What you should do:
Keep only the lines from the start of the data through the line containing "Q: What species is this?", and output them exactly.

*** Records supplied ***

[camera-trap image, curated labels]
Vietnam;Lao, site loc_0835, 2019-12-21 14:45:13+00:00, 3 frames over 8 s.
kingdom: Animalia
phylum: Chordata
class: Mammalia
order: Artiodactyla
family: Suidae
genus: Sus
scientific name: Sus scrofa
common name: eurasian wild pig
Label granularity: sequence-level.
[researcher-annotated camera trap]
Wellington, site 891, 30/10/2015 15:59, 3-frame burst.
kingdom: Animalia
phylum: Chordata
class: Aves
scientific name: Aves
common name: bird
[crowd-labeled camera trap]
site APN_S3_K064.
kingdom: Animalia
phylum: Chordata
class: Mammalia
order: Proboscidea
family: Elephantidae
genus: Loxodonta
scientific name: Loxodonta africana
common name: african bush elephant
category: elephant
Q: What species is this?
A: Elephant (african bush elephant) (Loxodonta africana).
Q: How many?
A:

*** End of Records supplied ***

Answer:
[camera-trap image, curated labels]
Vietnam;Lao, site loc_0835, 2019-12-21 14:45:13+00:00, 3 frames over 8 s.
kingdom: Animalia
phylum: Chordata
class: Mammalia
order: Artiodactyla
family: Suidae
genus: Sus
scientific name: Sus scrofa
common name: eurasian wild pig
Label granularity: sequence-level.
[researcher-annotated camera trap]
Wellington, site 891, 30/10/2015 15:59, 3-frame burst.
kingdom: Animalia
phylum: Chordata
class: Aves
scientific name: Aves
common name: bird
[crowd-labeled camera trap]
site APN_S3_K064.
kingdom: Animalia
phylum: Chordata
class: Mammalia
order: Proboscidea
family: Elephantidae
genus: Loxodonta
scientific name: Loxodonta africana
common name: african bush elephant
category: elephant
Q: What species is this?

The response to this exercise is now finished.